Methods: 9 AC infants (6/9 breast fed, onset 2 days-7 months) and 11 (non-inflamed) normal infant controls were studied. AC infants were classified as CMP sensitive (CMP+ve; n=6) or insensitive (CMP-ve; n=3) according to their clinical responses to dietary manipulations +/− double blind challenge. 8/9 AC infants underwent rectal biopsy. Cytokine profile, IFNg, IL-4 and IL-5, was enumerated by ELISPOT assay for peripheral blood (PBMC) and lamina propria (LPMC) mononuclear cells, at rest and following stimulation with mitogens (PHA, ConA) and CMP (beta-lactoglobulin, BLG and alpha-casein).

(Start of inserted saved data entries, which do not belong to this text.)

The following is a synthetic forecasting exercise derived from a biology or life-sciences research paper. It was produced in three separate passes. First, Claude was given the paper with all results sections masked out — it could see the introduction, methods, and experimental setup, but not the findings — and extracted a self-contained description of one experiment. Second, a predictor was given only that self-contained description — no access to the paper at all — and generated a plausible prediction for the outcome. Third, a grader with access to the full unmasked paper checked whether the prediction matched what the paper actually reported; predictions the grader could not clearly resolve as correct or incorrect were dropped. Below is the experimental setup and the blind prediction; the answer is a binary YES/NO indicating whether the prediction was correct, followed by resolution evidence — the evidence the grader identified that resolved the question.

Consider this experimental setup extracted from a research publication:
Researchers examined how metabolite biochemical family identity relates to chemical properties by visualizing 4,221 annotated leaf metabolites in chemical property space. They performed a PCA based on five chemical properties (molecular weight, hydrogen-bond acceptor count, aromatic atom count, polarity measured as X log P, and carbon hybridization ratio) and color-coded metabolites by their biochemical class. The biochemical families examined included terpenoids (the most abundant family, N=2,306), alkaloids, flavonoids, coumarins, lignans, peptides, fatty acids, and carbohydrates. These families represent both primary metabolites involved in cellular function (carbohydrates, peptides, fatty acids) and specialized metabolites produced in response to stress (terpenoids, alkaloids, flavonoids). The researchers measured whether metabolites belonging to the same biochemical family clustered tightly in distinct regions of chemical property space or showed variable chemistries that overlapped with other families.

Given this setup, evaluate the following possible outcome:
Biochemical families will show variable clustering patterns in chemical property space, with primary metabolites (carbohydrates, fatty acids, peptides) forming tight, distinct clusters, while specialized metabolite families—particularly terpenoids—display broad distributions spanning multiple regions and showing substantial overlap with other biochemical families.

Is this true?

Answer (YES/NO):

Results: PBMC: All controls and 7/9 AC infants showed no detectable spontaneous cytokine secretion. Mitogen stimulation produced a marked increase in cytokine production in AC infants, IFNg> IL-4 or IL-5, compared to controls. LPMC from both controls and AC infants also showed no resting cytokine activation. ConA elicited a significant mucosal response in AC infants (IFNg: p=0.01 and IL-4: p=0.01) but none in controls. In vitro CMP stimulation had no effect on PBMC or LPMC in controls and CMP-ve AC infants. In contrast, 3/6 CMP+ve AC infants had increased PBMC response to BLG and/or casein, albeit in no polarised Th1 or Th2 pattern. LPMC from 2/6 CMP+ve AC infants were milk antigen reactive (predominant BLG induced IL-5 secretion).
Conclusion: This is the first study that has attempted to correlate the in vivo with in vitro dietary antigen response in allergic colitis. Results following PHA/ConA stimulation illustrate Th1/Th2 immune activation in AC. In vitro CMP sensitisation could only be demonstrated in a minority of AC infants although all the in vitro responders had clinical evidence of CMP sensitisation. The differences may reflect limitations in assay sensitivity and the complexity of mucosal immune regulatory network.